Full dose-response curves to histamine were constructed in 16 healthy volunteers (mean age, 47 +/- 20 years; age range, 21 to 80 years) by infusing histamine (2 to 136 ng/min) into dorsal hand veins preconstricted with the alpha-adrenergic selective agonist phenylephrine.
Histamine was an efficacious venodilator across the age range; the average maximal response (Emax) was 122 +/- 45% and the geometric mean ED50 (the dose producing half-maximal response) was 16.6 ng/min for all subjects. Dose-response curves to histamine were repeated after infusion of the H2-selective antagonist cimetidine at a dose sufficient to completely block the H2-mediated response (49 micrograms/min). Cimetidine did not inhibit the Emax in the elderly as much as it did in the young subjects. The Emax to histamine in the presence of cimetidine plotted against age showed a significant relationship (r = 0.62, p = 0.02).
These results suggest that, although the overall histamine-induced venodilation is conserved in aging, there is a loss of the signal transduction pathway activated by way of H2-receptors but no loss in function of H1-receptors. Consequently, these results suggest differential changes in function of H1- versus H2-histamine receptors with aging. Because H1-receptors are coupled to endothelial-derived relaxing factor release and because H2-receptors activate cyclic adenosine monophosphate in smooth muscle, the results are compatible with hypothesis that there are specific changes in these signal transduction pathways with aging.

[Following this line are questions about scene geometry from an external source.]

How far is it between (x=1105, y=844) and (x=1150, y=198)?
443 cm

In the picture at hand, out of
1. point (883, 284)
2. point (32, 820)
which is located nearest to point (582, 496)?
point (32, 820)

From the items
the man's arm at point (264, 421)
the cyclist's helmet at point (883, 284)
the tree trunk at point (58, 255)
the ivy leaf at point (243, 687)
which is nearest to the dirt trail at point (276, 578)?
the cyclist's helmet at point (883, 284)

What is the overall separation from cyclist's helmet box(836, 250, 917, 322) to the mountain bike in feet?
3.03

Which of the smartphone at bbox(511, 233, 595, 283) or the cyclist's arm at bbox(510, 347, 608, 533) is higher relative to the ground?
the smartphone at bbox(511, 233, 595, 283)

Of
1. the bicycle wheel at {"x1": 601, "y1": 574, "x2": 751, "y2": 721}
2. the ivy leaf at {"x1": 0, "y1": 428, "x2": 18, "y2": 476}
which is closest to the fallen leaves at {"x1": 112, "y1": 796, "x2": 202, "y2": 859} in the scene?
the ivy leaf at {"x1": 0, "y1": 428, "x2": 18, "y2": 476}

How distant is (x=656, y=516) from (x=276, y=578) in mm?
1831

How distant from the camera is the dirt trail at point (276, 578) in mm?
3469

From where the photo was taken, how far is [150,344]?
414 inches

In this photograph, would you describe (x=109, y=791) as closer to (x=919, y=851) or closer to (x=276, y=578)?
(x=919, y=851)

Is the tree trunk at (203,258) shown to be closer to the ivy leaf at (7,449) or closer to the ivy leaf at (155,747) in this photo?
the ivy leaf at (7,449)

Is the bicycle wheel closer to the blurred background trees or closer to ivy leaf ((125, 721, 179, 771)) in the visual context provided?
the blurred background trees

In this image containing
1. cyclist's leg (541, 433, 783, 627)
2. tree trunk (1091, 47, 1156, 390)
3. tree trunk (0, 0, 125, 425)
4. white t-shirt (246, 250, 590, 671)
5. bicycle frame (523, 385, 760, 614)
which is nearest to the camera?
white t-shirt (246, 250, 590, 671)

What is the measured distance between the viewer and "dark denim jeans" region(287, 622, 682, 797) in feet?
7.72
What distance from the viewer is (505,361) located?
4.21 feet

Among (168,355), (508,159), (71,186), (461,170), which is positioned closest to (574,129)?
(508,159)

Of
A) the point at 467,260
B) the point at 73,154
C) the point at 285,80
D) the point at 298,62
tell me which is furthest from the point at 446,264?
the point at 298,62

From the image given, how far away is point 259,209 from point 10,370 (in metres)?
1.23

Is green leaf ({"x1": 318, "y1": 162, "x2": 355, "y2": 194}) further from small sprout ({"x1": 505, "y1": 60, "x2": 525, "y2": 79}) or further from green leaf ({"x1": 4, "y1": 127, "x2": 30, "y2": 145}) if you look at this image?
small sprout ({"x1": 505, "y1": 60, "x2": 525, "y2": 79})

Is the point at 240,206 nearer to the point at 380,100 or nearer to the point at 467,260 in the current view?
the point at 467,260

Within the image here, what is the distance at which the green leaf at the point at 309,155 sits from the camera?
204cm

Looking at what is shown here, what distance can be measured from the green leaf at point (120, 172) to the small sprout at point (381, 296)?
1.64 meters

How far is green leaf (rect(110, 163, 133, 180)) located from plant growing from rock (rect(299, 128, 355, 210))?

衰老与对几种重要血管活性药物的反应改变有关。我们使用人手部静脉顺应性技术研究了成年各年龄段组胺介导的静脉扩张。组胺通过激活H1和H2受体使人静脉扩张。
对16名健康志愿者(平均年龄47±20岁;年龄范围21至80岁),通过向预先用α-肾上腺素能选择性激动剂去氧肾上腺素收缩的手背静脉输注组胺(2至136 ng/min),构建组胺的完整剂量-反应曲线。
组胺在各年龄段均为有效的静脉扩张剂;所有受试者的平均最大反应(Emax)为122±45%,几何平均ED50(产生半数最大反应的剂量)为16.6 ng/min。在输注足以完全阻断H2介导反应的剂量(49μg/min)的H2选择性拮抗剂西咪替丁后,重复组胺的剂量-反应曲线。西咪替丁对老年人Emax的抑制作用不如对年轻受试者的抑制作用明显。存在西咪替丁时组胺的Emax与年龄作图显示出显著相关性(r = 0.62,p = 0.02)。
这些结果表明,尽管衰老过程中组胺诱导的总体静脉扩张作用保持不变,但通过H2受体激活的信号转导途径有所丧失,而H1受体功能未丧失。因此,这些结果提示衰老过程中H1与H2组胺受体功能存在差异变化。由于H1受体与内皮源性舒张因子释放相关联,且H2受体在平滑肌中激活环磷酸腺苷,这些结果与衰老过程中这些信号转导途径存在特定变化的假说相符。